Egregiously, Khan’s actions offended another cornerstone of the Rome Statute, that of complementarity. The ICC is only supposed to act as a court of last resort in situations where a judicial system is unable or unwilling to investigate international crimes. As he himself acknowledged on a visit to Israel in early December, Israel has robust investigatory mechanisms and judiciary — one that has never shied away from intervening in military matters, nor in going after the most senior officials, including prime ministers.

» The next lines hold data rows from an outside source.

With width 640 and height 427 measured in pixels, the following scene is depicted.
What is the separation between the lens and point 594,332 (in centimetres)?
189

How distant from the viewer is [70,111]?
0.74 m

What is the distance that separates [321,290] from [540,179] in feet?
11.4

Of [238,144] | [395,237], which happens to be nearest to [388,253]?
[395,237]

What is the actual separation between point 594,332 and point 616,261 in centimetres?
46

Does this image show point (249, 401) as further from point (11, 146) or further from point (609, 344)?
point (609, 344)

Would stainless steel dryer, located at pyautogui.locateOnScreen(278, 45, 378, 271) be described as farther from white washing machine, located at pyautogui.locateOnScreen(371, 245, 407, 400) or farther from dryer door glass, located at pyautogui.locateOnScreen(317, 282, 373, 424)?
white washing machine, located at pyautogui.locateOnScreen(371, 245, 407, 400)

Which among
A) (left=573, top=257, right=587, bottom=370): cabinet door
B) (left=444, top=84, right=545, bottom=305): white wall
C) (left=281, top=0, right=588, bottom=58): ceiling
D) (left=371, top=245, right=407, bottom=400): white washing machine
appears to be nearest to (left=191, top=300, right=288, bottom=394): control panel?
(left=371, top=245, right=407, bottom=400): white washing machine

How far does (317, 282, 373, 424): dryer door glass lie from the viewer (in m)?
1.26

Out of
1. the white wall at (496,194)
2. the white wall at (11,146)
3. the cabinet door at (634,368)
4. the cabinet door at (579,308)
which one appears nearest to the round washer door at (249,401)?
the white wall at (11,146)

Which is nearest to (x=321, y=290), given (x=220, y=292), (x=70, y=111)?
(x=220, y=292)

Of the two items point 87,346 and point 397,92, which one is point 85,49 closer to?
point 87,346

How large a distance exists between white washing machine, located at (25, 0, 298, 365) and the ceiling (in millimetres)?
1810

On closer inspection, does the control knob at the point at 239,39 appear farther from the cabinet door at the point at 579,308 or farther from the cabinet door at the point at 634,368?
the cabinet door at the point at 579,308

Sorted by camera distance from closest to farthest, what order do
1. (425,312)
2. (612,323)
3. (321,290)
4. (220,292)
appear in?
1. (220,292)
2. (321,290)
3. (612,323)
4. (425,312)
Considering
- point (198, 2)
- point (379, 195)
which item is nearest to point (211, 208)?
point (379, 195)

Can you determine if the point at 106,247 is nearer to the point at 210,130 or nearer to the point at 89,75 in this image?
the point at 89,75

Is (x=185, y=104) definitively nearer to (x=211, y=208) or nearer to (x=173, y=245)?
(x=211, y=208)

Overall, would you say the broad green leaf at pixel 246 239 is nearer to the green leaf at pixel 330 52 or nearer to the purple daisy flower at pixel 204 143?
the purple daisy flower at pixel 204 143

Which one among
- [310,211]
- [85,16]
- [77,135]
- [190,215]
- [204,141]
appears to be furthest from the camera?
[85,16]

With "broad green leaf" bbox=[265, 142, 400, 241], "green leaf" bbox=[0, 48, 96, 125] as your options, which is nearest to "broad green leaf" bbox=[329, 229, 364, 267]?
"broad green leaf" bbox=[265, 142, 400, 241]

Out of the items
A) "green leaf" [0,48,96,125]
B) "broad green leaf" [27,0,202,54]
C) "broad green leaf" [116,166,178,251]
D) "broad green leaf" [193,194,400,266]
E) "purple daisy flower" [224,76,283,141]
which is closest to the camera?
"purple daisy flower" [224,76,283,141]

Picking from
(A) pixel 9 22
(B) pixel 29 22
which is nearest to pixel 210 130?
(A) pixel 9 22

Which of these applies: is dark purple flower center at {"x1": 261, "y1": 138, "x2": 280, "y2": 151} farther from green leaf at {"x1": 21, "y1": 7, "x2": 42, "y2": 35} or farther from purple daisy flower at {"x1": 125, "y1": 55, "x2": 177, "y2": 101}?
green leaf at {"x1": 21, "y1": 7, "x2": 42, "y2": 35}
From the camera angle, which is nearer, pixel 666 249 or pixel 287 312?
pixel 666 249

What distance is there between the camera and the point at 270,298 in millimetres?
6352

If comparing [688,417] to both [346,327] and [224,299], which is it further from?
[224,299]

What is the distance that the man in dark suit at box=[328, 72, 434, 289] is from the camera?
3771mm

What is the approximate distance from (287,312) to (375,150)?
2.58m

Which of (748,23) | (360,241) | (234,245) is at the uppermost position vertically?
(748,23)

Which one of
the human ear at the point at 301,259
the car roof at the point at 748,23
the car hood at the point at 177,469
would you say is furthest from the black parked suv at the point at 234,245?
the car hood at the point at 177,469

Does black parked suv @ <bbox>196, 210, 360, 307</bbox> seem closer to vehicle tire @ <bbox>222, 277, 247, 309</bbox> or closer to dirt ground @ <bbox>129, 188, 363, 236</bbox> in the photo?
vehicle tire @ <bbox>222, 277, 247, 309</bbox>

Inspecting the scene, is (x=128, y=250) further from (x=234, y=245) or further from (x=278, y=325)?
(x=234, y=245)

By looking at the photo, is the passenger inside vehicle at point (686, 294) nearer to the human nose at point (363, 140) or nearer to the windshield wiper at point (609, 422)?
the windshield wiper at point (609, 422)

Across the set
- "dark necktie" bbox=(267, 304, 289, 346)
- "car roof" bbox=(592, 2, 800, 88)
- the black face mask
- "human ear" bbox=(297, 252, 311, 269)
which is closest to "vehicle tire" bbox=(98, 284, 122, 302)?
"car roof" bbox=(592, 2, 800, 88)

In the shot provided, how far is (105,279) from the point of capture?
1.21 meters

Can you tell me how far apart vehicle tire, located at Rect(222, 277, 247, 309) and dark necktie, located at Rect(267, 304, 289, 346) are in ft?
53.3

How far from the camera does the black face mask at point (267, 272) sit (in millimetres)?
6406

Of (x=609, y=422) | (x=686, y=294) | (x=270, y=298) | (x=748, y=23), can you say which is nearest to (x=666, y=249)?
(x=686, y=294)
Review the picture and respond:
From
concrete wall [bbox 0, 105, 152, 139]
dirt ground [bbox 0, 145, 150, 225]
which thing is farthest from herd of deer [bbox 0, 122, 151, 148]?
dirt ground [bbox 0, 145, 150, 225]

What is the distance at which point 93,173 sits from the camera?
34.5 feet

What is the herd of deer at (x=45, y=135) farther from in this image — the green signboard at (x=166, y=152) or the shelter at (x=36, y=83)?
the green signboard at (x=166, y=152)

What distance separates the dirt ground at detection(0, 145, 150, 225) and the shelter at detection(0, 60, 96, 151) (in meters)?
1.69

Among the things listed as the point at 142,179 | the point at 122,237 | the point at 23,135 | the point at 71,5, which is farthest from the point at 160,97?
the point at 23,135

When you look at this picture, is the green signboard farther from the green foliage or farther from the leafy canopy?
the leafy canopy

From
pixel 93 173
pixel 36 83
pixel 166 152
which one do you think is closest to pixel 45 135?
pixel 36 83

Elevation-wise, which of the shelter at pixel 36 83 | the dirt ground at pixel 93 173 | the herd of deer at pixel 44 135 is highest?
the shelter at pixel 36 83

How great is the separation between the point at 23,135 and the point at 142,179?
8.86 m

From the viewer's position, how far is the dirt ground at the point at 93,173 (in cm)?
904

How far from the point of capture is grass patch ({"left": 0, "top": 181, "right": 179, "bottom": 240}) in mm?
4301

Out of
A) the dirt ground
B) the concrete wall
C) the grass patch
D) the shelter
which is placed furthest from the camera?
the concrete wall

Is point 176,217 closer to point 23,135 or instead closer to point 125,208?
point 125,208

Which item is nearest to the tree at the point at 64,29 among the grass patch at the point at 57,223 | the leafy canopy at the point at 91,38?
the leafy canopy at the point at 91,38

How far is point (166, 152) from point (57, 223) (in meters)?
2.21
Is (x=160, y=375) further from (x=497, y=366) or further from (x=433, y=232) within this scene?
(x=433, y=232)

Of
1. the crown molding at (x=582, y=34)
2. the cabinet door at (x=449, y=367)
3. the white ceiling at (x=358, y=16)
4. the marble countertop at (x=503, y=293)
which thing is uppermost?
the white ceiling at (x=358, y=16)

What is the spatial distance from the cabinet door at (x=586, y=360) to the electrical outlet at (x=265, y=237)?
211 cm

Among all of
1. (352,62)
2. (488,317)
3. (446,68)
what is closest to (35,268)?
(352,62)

Instead of giving the Israeli system a reasonable time to proceed, however, the Prosecutor disregarded the complementarity requirement and decided to bulldoze forward. In contrast, although Khan has had for years the jurisdiction to act against President Maduro in Venezuela, the Taliban in Afghanistan, and military junta in Myanmar — authoritarian governments responsible for horrific atrocities — no cases have been filed.
Multiple procedural irregularities and political maneuverings of the Office of Prosecutor have been well-documented, and there are several other disturbing aspects to the “Situation in Palestine” not mentioned here. For years, the ICC has been under intense criticism for its lack of accomplishments in its more than 20 years of operation. Khan was brought in to serve as a sober and responsible actor to right the ship. The actions of his office the past few months now call this assessment into question.
In an interview published with the Times of London a few days after his inexplicable actions, Khan stated, “if we don’t hold on to the law, we have nothing to cling onto.” The Prosecutor would be wise to reflect on his Office’s history and follow his own advice.
Anne Herzberg is the Legal Advisor of NGO Monitor, a Jerusalem-based research organization.